▶ Exercise directions
Print the complete set of entries exactly.
--- Begin Data for this exercise ---
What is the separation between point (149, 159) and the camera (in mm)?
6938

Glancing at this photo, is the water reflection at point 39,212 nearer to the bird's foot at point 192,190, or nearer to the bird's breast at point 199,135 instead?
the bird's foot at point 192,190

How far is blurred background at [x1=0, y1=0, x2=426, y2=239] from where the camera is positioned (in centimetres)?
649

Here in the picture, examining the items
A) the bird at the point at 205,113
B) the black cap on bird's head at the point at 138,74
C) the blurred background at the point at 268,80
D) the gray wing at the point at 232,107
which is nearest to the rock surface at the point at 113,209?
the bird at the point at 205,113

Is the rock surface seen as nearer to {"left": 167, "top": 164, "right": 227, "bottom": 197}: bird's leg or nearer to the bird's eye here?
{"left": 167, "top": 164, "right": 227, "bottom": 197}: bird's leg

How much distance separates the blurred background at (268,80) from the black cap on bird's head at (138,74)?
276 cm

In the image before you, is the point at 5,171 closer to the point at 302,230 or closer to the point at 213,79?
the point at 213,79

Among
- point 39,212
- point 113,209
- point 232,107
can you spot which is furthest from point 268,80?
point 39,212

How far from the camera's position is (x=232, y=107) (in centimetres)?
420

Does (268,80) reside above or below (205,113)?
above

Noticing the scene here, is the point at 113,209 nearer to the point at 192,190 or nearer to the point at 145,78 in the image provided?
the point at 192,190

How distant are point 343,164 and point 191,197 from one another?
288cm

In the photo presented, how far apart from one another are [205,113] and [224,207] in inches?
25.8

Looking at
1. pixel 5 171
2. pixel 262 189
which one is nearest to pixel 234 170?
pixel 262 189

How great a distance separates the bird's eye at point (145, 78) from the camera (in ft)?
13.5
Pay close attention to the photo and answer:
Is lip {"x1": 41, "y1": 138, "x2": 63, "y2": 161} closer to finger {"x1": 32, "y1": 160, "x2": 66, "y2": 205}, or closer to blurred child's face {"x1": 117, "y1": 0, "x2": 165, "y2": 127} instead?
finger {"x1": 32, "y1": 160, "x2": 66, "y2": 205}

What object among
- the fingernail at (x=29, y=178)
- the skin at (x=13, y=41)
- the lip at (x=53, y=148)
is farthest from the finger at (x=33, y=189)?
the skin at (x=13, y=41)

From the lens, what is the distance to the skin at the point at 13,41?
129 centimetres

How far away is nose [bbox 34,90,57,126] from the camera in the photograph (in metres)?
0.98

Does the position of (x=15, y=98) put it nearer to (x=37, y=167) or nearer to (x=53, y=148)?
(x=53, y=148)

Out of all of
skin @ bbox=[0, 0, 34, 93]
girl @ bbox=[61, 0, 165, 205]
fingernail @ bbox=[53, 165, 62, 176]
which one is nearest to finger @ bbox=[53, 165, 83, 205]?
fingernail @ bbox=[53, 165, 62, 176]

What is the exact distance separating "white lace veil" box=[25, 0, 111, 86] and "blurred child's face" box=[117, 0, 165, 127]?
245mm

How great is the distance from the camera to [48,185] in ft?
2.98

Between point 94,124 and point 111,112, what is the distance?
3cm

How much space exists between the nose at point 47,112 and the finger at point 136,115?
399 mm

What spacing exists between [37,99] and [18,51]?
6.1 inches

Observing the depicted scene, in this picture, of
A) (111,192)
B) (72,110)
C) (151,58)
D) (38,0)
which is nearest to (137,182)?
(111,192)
--- End Data for this exercise ---
▶ Solved problem
What is the separation between point (149, 159) and the camera (in mm)?
6938

Glancing at this photo, is the water reflection at point 39,212 nearer to the bird's foot at point 192,190, or nearer to the bird's breast at point 199,135 instead?
the bird's foot at point 192,190

How far is blurred background at [x1=0, y1=0, x2=426, y2=239] from where the camera is positioned (in centimetres)?
649

Here in the picture, examining the items
A) the bird at the point at 205,113
B) the black cap on bird's head at the point at 138,74
C) the blurred background at the point at 268,80
D) the gray wing at the point at 232,107
which is nearest to the rock surface at the point at 113,209?
the bird at the point at 205,113

Is the rock surface seen as nearer to {"left": 167, "top": 164, "right": 227, "bottom": 197}: bird's leg or nearer to the bird's eye here?
{"left": 167, "top": 164, "right": 227, "bottom": 197}: bird's leg

How much distance separates the blurred background at (268,80) from the black cap on bird's head at (138,74)?
276 cm

In the image before you, is the point at 5,171 closer to the point at 302,230 or closer to the point at 213,79?
the point at 213,79

Among
- point 39,212
- point 113,209
- point 232,107
can you spot which is furthest from point 268,80?
point 39,212

How far from the camera's position is (x=232, y=107) (in centimetres)?
420

Does (268,80) reside above or below (205,113)?
above

Noticing the scene here, is the point at 113,209 nearer to the point at 192,190 or nearer to the point at 145,78 in the image provided?
the point at 192,190

How distant are point 343,164 and point 191,197 from one another?
288cm

In the photo presented, how far apart from one another are [205,113] and [224,207] in inches?
25.8

Looking at
1. pixel 5 171
2. pixel 262 189
which one is nearest to pixel 234 170?
pixel 262 189

How great a distance separates the bird's eye at point (145, 78) from the camera (in ft)?
13.5
Pay close attention to the photo and answer:
Is lip {"x1": 41, "y1": 138, "x2": 63, "y2": 161} closer to finger {"x1": 32, "y1": 160, "x2": 66, "y2": 205}, or closer to blurred child's face {"x1": 117, "y1": 0, "x2": 165, "y2": 127} instead?
finger {"x1": 32, "y1": 160, "x2": 66, "y2": 205}

What object among
- the fingernail at (x=29, y=178)
- the skin at (x=13, y=41)
- the lip at (x=53, y=148)
is farthest from the finger at (x=33, y=189)?
the skin at (x=13, y=41)

From the lens, what is the distance to the skin at the point at 13,41?
129 centimetres

How far away is nose [bbox 34,90,57,126] from the camera in the photograph (in metres)?
0.98

Does the position of (x=15, y=98) put it nearer to (x=37, y=167) or nearer to (x=53, y=148)?
(x=53, y=148)

Out of all of
skin @ bbox=[0, 0, 34, 93]
girl @ bbox=[61, 0, 165, 205]
fingernail @ bbox=[53, 165, 62, 176]
which one is nearest to finger @ bbox=[53, 165, 83, 205]?
fingernail @ bbox=[53, 165, 62, 176]

What is the exact distance separating "white lace veil" box=[25, 0, 111, 86] and "blurred child's face" box=[117, 0, 165, 127]?
245mm

How great is the distance from the camera to [48,185] in ft?
2.98

Between point 94,124 and point 111,112, what is the distance?
3cm

How much space exists between the nose at point 47,112 and the finger at point 136,115?
399 mm

What spacing exists between [37,99] and [18,51]?
6.1 inches

Observing the depicted scene, in this picture, of
A) (111,192)
B) (72,110)
C) (151,58)
D) (38,0)
which is nearest to (137,182)?
(111,192)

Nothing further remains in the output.